A high throughput method to investigate oligodeoxyribonucleotide hybridization kinetics and thermodynamics.

Abstract

We describe a high throughput microtiter-based assay to measure binding of oligodeoxyribonucleotides to nucleic acid targets. The assay utilizes oligodeoxyribonucleotide probes labeled with a highly chemiluminescent acridinium ester (AE). Reaction of AE with sodium sulfite renders it non-chemiluminescent.

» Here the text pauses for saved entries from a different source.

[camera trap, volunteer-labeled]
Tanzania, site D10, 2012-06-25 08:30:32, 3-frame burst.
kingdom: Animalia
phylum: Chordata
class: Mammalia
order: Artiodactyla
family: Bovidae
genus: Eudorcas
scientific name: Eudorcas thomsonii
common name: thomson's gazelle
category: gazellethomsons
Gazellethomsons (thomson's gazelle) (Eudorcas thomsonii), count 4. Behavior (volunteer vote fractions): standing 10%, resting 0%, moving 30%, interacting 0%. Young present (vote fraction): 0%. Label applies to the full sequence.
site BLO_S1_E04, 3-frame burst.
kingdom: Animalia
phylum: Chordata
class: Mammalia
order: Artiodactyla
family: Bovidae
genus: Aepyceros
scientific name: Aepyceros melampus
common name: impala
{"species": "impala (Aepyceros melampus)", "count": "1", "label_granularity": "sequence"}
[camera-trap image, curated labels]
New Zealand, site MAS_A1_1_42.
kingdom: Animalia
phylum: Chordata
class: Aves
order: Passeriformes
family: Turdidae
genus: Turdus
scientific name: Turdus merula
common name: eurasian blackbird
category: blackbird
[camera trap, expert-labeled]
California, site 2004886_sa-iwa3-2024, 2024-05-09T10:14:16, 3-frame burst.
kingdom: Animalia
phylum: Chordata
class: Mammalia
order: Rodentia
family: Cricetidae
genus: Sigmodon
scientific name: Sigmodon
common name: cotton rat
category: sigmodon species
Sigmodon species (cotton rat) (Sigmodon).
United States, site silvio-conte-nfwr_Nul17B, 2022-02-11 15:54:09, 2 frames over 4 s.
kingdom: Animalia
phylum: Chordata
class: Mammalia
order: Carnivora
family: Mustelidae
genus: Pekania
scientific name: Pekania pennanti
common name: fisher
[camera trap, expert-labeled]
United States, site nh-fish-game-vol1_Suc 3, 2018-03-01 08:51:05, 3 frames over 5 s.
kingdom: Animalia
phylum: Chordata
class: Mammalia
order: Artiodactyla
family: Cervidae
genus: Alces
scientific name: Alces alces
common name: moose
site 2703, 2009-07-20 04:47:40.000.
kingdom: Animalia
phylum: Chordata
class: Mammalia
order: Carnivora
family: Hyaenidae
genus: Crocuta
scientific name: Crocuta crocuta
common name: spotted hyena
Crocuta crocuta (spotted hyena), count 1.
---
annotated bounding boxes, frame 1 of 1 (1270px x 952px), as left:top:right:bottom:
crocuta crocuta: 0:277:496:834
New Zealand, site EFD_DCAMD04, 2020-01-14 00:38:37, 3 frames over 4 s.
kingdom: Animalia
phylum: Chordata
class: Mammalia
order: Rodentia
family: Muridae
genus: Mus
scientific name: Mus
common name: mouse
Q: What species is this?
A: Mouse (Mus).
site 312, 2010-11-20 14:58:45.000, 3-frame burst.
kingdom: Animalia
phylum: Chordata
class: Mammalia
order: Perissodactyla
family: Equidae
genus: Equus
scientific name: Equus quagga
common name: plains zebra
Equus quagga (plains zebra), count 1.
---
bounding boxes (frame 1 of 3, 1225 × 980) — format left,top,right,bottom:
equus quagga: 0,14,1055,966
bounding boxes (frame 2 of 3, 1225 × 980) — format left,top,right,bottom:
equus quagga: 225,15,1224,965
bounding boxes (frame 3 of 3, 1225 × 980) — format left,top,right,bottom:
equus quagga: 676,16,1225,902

When an AE-labeled probe hybridizes to a target nucleic acid AE is protected from reaction with sodium sulfite and thus remains chemiluminescent. In contrast, unhybridized probe readily reacts with sodium sulfite and is rendered non-chemiluminescent. Hybridization of an AE-labeled probe to a target nucleic acid can therefore be detected without physical separation of unhybridized probe by treatment of the hybridization reaction with sodium sulfite and measurement of the remaining chemiluminescence. Using this method we measured hybridization rate constants and thermodynamic affinities of oligodeoxyribonucleotide probes binding to simple synthetic targets as well as large complex biological targets. The kinetic and thermodynamic parameters were measured with a high degree of accuracy and were in excellent agreement with values measured by other established techniques.